Seguro que más de una vez te ha costado levantarte durante los meses fríos del año. Pero, ¿por qué motivo nos cuesta más hacer caso al despertador?

Dormir bien en invierno

El hecho de que anochezca más temprano y que cuando nos levantemos por la mañana todavía no haya amanecido influye en la calidad del sueño e incluso en el estado de ánimo.

En el siguiente artículo te ofrecemos algunas claves para adaptar el cuerpo al cambio de estación y mantener un sueño saludable que permita un descanso óptimo.

Exposición regular a la luz

La producción de melatonina (hormona que promueve el sueño) aumenta cuando disminuye la luz ambiental. Por eso, en invierno estamos más somnolientos. Como la luz sincroniza nuestro reloj interno, en invierno hay que aprovechar al máximo las primeras horas de sol para mantener así un equilibrio entre horas de sol y oscuridad.

Por la noche, una hora antes de ir a dormir, hay que “desconectarse”: evitar el uso de teléfonos móviles, ordenadores y televisión. La exposición a la luz que emiten estos dispositivos dificulta el proceso para conciliar el sueño.

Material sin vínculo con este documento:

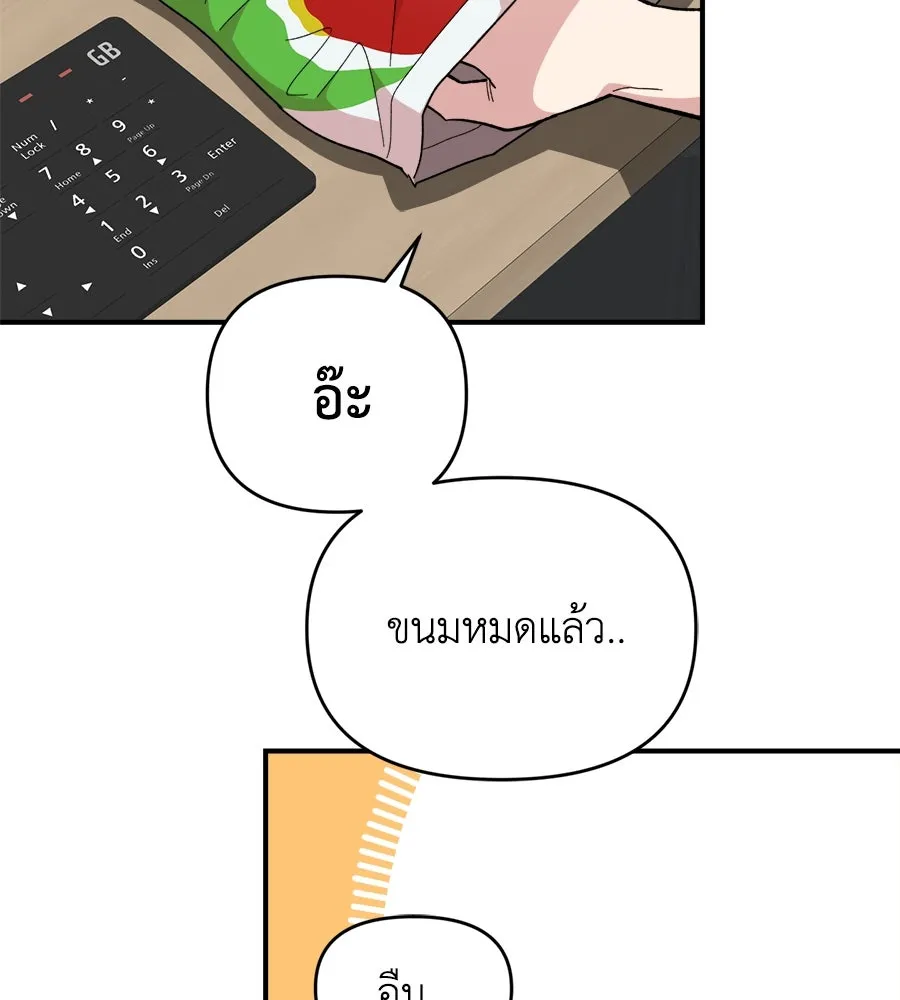 เพื่อนกันมันส์เกิน ตอนที่ 12 รูปที่ 107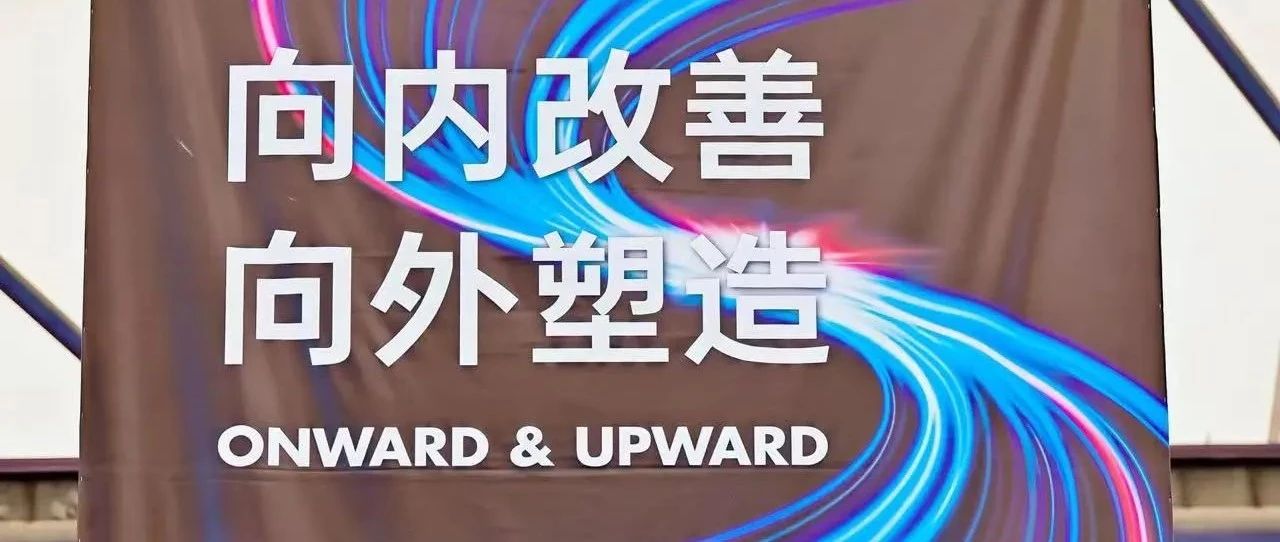 SIAL世界食品产业峰会第三日:手把手带教,精准训练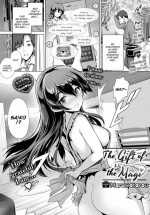 [Maruwatarou] The Gift of the Magi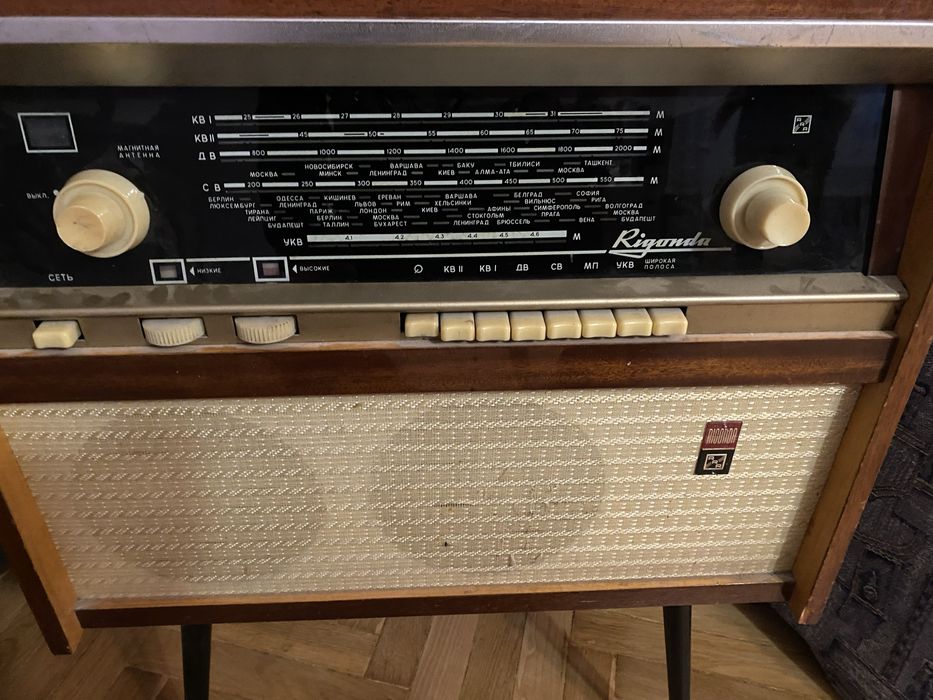 Радіола rigonda не працює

La habitación, ni muy fría ni muy caliente

Otro inconveniente del invierno es que la temperatura ambiente suele ser baja durante la noche. Pasar frío, pero también calor, puede afectar e interrumpir el ciclo del sueño. ¿Cómo evitar problemas de sueño debido a la temperatura?

  • Mantener una temperatura de la habitación entre 18 y 22 grados durante el sueño
  • Usar un nórdico adecuado y retirarlo solo si se tiene mucho calor
  • Evitar el uso de la calefacción durante toda la noche, dado que el aire reseco puede provocar resfriados y congestión, al margen de ser nocivo para el medio ambiente
  • Bañarse con agua caliente antes de acostarse, para calentar y relajar el cuerpo. Además, la sensación de frío al entrar en contacto con la cama no será tan exagerada

La cafeína, cuanto menos mejor

La ingesta de determinados alimentos y bebidas puede ser un gran problema para conciliar el sueño. Una taza de té o café después de cenar, pese a que es muy agradable para rebajar el frío, puede generar inconvenientes para mantener una buena higiene del sueño. En cambio, una taza de caldo o una tisana de hierbas relajante, además de ayudar en la digestión, predispondrá al cuerpo a relajarse e inducir el sueño.

Aunque haga frío, no te quedes en el sofá

Hacer ejercicio en invierno puede ser todo un reto. Sin embargo, seguir una rutina de actividad física regular puede aumentar la calidad del sueño. Reducir el estrés acumulado durante el día a través de la actividad física va a ayudar a canalizar esa energía y a estar más cansado físicamente por la noche.